- **Travail à faire**
**1)** Répondez brièvement à ces questions sur le texte consacré aux révolutions de velours.
(a) En quelle année l'URSS a-t-elle éclaté ?
(b) Quels États sont cités parmi ceux tournés vers l'Occident ?
(c) Dans quelles villes des dizaines de milliers de manifestants se sont-ils élevés contre le modèle autoritaire ?
**2)** Prolongez le texte sur les révolutions de velours à partir de sa dernière phrase.

- **Texte de la page**
= = = = =
Le vent des « révolutions de velours » n'en finit plus de souffler sur l'aire post-soviétique. Cette zone est, en effet, soumise à des bouleversements comparables, par leur intensité, à ceux qui aboutirent à l'éclatement de l'URSS en 1991. Véritables « deuxièmes sorties du communisme », les soulèvements populaires qui - en Géorgie (2003) puis en Ukraine (2004) - ont vu le renversement en douceur des vieilles élites au profit d'une nouvelle génération de dirigeants favorables au changement, ont redessiné la carte de l'ex-URSS, traversée depuis peu par une nouvelle ligne de fracture. Celle-ci sépare désormais les États en quête de démocratie et tournés vers l'Occident (Géorgie, Ukraine, Moldavie) de ceux adeptes du modèle autoritaire (Bélarus, Azerbaïdjan, Kazakhstan, Tadjikistan, Ouzbékistan, Turkménistan, Kirghizistan, Arménie), restés dans l'orbite russe.Géorgie et Ukraine : la hantise du Kremlin
À Tbilissi comme à Kiev, c'est bien contre ce modèle autoritaire que des dizaines de milliers de manifestants se sont élevés, ulcérés par la corruption et le mensonge des élites, découragés par la confiscation de l'outil économique, révoltés par l'utilisation frauduleuse de leurs suffrages. Donné pour passif, voire inapte à la démocratie, l'électeur de Géorgie et d'Ukraine, débarrassé de son carcan d'Homo sovieticus, a obtenu du pouvoir en place le respect du principal acquis démocratique : le droit de vote. Les bourrages des urnes, les pressions sur les médias et les tentatives d'élimination des opposants n'ont plus fonctionné. Pour une fois, les falsifications électorales orchestrées par les régimes en place ont servi de déclencheurs à leur chute.
= = = = =
- **Données enregistrées**
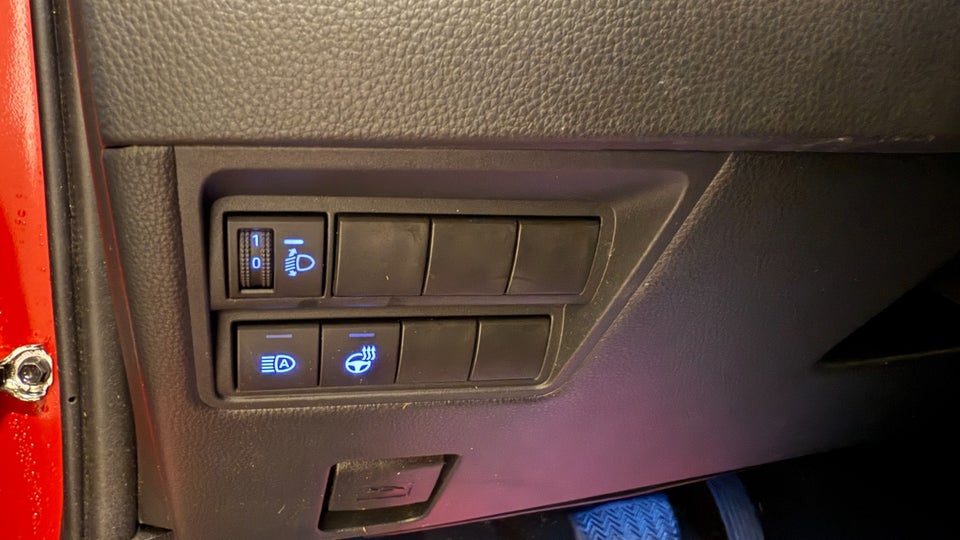 Toyota Yaris 1,5 Hybrid H4 e-CVT 5d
= = = = =
- **Résultats de l'exercice**
**1)**
(a) En 1991.
(b) La Géorgie, l'Ukraine et la Moldavie.
(c) À Tbilissi et à Kiev.

**2)**
Selon un scénario éprouvé lors du renversement de Slobodan Milosevic à Belgrade en 2000, quelques ingrédients sont indispensables au bon déroulement des révolutions : une chaîne de télévision susceptible de relayer les images des protestations de rue ; un mouvement de jeunesse capable de mobiliser la population ; et la présence de nombreuses ONG prodigues en conseils. L'une d'elles, Otpor (« résistance »), un mouvement de jeunes Serbes qui propose désormais ses services pour une « révolution clés en main », a ainsi dispensé son savoir-faire à Tbilissi et à Kiev, réduisant à néant les tentatives russes d'empêcher les révolutions de couleur. L'ingérence de Moscou dans le processus électoral ukrainien - comme l'envoi de conseillers en relations publiques ou le soutien inconditionnel du président Vladimir Poutine au candidat du Parti des régions, Viktor Ianoukovitch - produisit un effet inverse à celui escompté : elle ne fit que précipiter le cours de la révolution orange.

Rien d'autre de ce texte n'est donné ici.